Dataset records:
▬▬▬
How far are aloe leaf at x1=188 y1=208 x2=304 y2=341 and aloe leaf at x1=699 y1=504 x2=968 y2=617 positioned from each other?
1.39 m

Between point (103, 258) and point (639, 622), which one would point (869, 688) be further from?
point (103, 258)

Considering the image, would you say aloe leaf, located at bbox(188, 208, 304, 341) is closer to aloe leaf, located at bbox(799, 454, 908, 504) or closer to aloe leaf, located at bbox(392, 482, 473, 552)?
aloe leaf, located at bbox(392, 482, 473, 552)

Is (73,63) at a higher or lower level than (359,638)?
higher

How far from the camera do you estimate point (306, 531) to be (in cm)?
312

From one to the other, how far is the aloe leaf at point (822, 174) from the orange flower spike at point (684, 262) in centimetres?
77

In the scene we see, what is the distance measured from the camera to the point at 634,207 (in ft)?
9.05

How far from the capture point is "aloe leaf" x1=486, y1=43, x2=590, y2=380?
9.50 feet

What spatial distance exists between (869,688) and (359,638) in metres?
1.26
▬▬▬
» **Exercise objective**:
Please quote the rows verbatim, from the line containing "Considering the image, would" through the last line of the rows, both ends included.

» **Completed task**:
Considering the image, would you say aloe leaf, located at bbox(188, 208, 304, 341) is closer to aloe leaf, located at bbox(799, 454, 908, 504) or closer to aloe leaf, located at bbox(392, 482, 473, 552)?
aloe leaf, located at bbox(392, 482, 473, 552)

Is (73,63) at a higher or lower level than (359,638)?
higher

How far from the camera do you estimate point (306, 531) to be (in cm)?
312

From one to the other, how far is the aloe leaf at point (822, 174) from the orange flower spike at point (684, 262) in centimetres?
77

In the scene we see, what is the distance measured from the camera to the point at 634,207 (in ft)?
9.05

How far from the capture point is "aloe leaf" x1=486, y1=43, x2=590, y2=380?
9.50 feet

What spatial distance exists between (869,688) and (359,638) in metres?
1.26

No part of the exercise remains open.